For the entries that follow, restate word for word the line containing "The researchers measured", the line containing "Is this true?", and every line that lies between them.
##### INFORMATION GIVEN
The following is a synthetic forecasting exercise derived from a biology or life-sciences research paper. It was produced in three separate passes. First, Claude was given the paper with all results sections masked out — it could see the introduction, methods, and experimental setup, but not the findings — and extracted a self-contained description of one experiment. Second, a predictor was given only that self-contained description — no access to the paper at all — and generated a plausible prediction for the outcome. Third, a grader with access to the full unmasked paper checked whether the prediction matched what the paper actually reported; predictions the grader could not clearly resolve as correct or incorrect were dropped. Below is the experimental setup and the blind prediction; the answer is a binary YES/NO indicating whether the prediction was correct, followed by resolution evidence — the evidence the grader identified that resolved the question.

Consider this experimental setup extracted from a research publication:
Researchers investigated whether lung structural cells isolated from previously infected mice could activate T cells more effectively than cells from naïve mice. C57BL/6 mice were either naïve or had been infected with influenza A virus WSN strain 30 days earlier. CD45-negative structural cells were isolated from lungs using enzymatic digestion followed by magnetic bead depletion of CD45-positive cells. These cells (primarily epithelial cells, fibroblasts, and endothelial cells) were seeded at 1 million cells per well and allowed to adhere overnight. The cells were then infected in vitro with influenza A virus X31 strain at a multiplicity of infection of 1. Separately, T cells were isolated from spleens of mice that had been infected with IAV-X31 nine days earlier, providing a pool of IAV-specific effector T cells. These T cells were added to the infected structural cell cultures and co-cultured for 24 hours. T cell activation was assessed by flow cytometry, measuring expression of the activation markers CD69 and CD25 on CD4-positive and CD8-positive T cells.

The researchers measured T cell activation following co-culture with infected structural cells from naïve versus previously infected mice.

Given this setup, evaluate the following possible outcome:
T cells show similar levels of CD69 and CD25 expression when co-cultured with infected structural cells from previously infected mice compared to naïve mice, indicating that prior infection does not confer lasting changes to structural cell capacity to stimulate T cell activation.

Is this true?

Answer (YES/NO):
##########
- _RESULT OF THIS TASK_:
The researchers measured T cell activation following co-culture with infected structural cells from naïve versus previously infected mice.

Given this setup, evaluate the following possible outcome:
T cells show similar levels of CD69 and CD25 expression when co-cultured with infected structural cells from previously infected mice compared to naïve mice, indicating that prior infection does not confer lasting changes to structural cell capacity to stimulate T cell activation.

Is this true?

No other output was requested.